Short problem. Please reproduce the rows word for word, starting at their first line and ending at the line that contains "195V184L146 179H138L132 184L124", including that line.

:: Listed records

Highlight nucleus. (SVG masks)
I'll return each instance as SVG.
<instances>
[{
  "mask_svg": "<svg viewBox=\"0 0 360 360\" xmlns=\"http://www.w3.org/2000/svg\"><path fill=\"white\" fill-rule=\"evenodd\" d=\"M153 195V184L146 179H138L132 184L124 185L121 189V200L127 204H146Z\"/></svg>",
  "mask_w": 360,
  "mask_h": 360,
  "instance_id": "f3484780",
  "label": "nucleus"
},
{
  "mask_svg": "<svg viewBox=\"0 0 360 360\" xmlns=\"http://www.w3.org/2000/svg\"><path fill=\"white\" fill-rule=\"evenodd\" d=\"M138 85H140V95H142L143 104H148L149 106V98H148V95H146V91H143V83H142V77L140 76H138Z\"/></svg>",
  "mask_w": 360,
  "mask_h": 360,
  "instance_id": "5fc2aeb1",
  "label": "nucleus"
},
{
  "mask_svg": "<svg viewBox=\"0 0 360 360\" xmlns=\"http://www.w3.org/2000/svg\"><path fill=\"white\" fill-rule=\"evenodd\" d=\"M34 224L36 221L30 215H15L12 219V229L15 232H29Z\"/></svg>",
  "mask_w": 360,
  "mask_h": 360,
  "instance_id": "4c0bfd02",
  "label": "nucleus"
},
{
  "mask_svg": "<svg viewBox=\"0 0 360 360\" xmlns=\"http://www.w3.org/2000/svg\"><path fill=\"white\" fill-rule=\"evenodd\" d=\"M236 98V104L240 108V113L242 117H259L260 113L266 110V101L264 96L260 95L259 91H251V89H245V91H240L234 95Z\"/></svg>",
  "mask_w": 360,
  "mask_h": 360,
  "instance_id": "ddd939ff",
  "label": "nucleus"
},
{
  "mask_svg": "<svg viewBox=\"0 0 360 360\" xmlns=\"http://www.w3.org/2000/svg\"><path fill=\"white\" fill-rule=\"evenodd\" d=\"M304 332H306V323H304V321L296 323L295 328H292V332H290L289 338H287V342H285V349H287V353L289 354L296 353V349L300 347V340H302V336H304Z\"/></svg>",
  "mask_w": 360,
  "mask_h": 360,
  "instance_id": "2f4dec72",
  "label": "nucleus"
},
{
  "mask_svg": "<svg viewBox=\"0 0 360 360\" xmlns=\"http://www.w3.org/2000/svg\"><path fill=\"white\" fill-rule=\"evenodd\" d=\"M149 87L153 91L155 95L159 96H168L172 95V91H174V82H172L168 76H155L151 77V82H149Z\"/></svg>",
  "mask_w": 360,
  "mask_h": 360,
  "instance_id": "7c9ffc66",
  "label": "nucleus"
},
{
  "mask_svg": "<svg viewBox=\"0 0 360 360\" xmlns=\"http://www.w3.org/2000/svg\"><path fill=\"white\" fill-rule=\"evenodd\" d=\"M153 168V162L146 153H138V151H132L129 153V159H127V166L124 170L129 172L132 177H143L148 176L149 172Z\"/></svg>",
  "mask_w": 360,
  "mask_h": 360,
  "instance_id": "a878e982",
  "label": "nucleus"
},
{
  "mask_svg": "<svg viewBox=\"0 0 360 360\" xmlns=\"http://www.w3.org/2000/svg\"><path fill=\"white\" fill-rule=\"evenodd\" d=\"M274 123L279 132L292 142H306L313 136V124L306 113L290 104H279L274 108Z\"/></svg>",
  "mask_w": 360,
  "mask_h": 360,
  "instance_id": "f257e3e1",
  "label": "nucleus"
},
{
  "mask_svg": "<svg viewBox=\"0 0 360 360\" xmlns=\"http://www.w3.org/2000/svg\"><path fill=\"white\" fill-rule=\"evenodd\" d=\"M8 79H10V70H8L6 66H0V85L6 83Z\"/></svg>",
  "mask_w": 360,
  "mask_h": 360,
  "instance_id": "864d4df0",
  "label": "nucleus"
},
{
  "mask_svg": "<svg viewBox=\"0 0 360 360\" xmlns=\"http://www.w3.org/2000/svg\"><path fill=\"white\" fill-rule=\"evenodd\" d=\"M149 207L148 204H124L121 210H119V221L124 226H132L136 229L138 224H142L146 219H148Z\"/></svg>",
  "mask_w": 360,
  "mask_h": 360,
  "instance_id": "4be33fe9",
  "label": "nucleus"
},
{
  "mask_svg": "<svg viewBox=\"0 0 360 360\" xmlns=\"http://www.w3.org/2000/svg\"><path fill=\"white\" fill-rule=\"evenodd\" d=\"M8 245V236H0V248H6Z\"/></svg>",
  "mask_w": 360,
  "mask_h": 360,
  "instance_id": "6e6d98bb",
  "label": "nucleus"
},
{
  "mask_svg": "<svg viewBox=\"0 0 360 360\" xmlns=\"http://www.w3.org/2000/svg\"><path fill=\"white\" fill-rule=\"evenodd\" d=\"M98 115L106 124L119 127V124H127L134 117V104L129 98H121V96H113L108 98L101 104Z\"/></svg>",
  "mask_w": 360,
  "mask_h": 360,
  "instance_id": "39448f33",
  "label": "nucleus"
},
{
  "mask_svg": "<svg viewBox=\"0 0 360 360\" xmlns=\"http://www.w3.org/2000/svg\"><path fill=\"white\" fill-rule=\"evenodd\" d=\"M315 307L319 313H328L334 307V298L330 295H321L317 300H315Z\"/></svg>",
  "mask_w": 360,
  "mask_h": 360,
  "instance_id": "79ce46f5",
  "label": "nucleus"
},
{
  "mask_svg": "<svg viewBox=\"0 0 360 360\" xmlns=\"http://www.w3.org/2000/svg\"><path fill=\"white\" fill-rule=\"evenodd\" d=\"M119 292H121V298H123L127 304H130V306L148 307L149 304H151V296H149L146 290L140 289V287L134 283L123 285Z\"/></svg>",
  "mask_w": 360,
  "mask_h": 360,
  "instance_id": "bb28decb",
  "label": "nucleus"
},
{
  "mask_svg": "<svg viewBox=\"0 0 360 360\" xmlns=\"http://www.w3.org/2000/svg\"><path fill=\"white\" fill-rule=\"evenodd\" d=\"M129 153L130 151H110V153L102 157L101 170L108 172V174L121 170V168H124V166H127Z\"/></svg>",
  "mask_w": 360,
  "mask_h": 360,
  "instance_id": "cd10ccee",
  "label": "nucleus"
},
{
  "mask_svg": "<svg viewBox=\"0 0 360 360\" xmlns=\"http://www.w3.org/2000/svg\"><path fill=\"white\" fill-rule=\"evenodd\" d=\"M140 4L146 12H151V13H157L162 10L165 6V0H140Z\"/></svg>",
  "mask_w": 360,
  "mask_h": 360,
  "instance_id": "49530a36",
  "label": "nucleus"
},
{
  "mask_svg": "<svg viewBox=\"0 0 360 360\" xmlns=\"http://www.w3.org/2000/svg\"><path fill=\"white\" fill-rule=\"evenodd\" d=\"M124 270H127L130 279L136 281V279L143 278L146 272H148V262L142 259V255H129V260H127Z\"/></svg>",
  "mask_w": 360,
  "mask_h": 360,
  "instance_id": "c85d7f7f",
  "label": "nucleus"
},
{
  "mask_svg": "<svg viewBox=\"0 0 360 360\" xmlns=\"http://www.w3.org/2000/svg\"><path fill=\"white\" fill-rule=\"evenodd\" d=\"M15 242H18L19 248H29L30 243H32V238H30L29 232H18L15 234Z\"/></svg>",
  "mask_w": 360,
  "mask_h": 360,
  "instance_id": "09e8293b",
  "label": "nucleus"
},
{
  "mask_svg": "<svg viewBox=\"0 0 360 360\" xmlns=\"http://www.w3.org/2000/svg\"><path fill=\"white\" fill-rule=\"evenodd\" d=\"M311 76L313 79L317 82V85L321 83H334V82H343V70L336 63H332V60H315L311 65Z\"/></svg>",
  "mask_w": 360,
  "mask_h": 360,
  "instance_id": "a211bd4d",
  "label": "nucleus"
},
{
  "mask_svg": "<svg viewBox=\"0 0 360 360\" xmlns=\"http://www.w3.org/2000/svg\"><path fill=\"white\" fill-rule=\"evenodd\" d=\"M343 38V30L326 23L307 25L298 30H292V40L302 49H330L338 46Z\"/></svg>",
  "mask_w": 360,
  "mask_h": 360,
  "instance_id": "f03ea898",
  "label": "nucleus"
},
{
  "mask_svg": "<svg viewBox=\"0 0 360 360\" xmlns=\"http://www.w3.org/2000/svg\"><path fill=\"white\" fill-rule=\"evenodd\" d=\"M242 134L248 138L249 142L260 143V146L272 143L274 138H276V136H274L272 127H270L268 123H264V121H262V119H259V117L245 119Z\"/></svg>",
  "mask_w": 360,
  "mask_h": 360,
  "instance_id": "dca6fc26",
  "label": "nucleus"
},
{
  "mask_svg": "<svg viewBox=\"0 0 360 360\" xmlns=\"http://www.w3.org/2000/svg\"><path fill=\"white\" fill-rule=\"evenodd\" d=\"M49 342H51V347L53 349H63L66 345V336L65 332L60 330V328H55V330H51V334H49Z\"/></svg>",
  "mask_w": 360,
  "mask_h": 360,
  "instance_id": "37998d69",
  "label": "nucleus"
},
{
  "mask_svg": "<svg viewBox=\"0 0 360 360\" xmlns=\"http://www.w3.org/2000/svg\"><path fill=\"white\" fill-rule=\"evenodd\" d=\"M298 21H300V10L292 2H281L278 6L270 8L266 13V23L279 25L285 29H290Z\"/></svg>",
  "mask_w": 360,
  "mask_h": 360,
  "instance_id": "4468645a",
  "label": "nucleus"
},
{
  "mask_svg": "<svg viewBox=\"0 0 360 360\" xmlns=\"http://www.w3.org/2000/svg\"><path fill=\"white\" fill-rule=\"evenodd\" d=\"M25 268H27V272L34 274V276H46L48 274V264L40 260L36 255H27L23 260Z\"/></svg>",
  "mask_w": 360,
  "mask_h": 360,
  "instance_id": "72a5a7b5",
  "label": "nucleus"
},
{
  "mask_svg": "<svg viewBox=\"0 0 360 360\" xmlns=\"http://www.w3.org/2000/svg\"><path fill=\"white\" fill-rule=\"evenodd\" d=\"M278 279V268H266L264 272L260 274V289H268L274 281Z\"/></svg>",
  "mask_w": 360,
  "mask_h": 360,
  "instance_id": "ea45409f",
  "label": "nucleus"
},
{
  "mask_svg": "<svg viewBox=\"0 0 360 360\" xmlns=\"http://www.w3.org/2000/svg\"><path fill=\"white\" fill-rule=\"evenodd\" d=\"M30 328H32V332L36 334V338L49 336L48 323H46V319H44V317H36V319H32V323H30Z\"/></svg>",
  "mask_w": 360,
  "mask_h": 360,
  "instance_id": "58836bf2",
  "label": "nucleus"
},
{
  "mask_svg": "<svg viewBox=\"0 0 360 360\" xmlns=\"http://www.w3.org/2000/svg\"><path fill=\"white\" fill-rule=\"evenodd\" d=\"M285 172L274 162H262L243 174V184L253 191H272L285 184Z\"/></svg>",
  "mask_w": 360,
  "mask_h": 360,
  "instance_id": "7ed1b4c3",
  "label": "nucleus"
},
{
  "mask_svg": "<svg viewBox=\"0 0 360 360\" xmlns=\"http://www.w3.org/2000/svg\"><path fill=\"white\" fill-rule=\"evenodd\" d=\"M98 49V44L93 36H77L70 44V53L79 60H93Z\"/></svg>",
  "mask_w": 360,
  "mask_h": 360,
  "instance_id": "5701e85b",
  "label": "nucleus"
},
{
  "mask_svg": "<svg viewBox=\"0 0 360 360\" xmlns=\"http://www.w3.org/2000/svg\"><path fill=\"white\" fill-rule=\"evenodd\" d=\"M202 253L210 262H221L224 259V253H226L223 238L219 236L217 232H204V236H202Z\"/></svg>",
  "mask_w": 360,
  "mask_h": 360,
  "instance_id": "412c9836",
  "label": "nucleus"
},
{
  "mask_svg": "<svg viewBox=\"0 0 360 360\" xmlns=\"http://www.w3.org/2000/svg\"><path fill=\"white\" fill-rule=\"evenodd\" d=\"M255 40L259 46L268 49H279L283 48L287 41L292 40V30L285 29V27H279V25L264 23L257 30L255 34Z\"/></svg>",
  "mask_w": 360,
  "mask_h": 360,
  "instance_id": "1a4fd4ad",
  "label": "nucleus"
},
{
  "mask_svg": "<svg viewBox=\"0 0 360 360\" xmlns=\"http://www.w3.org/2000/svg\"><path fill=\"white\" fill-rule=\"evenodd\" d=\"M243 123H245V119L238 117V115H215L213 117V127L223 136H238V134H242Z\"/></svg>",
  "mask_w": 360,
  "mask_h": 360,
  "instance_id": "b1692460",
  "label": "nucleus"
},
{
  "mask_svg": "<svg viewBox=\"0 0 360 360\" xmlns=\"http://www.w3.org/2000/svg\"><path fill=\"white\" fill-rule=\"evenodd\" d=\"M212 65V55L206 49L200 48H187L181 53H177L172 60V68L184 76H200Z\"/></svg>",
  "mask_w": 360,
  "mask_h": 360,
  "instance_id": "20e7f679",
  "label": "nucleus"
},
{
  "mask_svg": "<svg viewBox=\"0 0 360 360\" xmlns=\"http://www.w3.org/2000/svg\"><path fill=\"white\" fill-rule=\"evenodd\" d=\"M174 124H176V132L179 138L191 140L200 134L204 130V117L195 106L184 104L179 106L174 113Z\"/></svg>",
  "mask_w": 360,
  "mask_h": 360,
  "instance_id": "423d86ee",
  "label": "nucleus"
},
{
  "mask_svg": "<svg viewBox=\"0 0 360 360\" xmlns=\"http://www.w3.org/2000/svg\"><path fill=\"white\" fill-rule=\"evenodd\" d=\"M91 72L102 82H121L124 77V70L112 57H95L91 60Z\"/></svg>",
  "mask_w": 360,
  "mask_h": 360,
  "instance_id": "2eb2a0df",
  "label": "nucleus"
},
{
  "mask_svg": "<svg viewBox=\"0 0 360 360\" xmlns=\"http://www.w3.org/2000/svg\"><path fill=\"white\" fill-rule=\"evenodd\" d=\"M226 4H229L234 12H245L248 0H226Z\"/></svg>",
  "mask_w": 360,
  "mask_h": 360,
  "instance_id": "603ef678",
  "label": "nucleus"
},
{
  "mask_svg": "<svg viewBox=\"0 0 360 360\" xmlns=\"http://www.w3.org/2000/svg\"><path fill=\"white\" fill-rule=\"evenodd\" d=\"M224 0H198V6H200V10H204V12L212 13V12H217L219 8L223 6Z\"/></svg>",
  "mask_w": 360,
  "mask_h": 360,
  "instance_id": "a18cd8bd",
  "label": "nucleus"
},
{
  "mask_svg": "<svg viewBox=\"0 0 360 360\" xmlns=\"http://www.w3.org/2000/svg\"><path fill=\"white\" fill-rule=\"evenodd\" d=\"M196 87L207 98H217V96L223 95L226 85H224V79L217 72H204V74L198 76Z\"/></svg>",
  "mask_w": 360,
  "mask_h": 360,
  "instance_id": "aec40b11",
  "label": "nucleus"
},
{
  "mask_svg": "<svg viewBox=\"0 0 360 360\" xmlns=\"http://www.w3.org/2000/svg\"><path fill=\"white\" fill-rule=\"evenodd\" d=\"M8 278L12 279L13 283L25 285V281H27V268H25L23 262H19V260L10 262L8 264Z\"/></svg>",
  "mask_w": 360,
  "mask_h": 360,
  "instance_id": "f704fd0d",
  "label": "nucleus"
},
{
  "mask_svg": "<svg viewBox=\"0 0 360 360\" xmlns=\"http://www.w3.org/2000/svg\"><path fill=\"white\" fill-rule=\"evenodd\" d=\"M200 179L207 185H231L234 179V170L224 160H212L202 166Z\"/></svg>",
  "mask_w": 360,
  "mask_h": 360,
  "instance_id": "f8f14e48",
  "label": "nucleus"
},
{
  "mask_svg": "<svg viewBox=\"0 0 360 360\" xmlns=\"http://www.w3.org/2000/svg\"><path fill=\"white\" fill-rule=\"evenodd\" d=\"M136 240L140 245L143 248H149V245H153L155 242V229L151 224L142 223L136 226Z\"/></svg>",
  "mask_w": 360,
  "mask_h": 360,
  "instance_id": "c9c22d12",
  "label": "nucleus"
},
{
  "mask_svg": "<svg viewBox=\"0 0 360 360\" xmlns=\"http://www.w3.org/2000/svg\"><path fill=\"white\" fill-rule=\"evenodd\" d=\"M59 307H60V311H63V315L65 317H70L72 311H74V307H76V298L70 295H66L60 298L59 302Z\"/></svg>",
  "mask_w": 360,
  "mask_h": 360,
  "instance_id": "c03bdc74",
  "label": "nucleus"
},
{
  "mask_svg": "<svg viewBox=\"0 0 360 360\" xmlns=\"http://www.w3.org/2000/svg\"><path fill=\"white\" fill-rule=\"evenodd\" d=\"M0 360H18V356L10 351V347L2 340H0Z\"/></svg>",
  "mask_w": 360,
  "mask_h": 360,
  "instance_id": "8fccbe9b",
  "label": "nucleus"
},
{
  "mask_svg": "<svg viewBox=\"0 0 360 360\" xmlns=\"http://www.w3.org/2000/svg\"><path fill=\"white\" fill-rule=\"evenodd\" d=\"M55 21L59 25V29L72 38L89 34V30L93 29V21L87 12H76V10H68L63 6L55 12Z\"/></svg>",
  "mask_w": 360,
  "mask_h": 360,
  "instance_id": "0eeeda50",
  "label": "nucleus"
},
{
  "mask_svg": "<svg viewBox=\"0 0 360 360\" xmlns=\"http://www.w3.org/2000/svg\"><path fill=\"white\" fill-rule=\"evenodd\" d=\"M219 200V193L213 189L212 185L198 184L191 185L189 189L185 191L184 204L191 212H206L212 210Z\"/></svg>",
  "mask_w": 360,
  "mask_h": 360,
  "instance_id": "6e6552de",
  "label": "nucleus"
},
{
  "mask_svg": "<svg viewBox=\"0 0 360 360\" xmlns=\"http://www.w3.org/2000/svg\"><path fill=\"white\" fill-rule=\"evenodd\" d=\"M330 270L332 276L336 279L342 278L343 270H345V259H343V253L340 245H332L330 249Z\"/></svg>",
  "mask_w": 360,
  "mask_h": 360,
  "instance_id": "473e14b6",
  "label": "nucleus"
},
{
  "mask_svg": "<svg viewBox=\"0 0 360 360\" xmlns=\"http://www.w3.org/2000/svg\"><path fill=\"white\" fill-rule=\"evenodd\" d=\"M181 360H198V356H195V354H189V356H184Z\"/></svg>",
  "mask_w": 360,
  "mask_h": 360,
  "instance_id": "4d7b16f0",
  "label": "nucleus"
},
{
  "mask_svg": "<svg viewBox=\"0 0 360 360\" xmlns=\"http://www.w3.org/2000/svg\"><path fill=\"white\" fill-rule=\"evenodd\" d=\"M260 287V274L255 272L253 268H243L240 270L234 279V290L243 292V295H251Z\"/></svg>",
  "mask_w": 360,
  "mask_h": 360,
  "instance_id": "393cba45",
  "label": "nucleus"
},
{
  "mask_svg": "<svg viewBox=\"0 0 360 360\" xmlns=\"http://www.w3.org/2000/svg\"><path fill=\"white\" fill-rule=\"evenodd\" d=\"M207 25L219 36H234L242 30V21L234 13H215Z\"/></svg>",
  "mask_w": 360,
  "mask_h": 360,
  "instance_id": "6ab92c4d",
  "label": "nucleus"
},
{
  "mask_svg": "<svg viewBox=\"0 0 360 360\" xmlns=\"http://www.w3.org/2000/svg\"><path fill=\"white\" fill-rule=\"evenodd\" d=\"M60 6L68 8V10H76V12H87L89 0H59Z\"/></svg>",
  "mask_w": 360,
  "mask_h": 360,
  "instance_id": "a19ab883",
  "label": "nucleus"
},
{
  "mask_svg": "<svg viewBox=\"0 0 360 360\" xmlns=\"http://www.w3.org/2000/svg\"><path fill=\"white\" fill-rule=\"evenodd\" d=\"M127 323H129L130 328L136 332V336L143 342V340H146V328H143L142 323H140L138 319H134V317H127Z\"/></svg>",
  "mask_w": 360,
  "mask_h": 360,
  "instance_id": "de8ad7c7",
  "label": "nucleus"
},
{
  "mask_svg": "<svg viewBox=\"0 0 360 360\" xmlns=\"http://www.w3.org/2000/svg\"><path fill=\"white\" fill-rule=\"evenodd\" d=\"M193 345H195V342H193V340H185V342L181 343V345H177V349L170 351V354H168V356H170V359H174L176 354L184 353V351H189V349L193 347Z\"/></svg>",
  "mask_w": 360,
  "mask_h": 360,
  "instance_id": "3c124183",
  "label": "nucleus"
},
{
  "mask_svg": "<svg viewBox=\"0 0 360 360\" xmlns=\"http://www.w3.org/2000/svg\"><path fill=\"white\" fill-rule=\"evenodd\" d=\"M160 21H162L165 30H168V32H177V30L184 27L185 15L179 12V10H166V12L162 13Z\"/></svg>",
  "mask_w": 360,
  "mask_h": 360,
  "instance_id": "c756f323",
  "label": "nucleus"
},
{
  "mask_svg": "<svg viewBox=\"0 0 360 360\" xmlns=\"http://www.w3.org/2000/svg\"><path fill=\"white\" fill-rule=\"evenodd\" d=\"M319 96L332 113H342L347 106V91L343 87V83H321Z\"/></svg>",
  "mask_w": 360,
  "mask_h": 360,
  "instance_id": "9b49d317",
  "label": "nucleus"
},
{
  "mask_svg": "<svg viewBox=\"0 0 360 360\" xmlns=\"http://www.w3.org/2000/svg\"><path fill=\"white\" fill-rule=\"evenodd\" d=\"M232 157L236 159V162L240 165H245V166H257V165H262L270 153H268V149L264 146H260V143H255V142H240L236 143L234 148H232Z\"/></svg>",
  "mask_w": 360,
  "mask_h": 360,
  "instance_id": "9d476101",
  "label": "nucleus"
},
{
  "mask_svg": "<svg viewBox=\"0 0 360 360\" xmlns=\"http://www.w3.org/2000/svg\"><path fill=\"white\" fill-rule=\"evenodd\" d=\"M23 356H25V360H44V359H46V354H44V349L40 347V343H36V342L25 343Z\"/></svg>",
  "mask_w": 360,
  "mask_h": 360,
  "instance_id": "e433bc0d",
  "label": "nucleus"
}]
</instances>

::::

Correct result.
Highlight nucleus. (SVG masks)
I'll return each instance as SVG.
<instances>
[{
  "mask_svg": "<svg viewBox=\"0 0 360 360\" xmlns=\"http://www.w3.org/2000/svg\"><path fill=\"white\" fill-rule=\"evenodd\" d=\"M153 195V184L146 179H138L132 184L124 185L121 189V200L127 204H146Z\"/></svg>",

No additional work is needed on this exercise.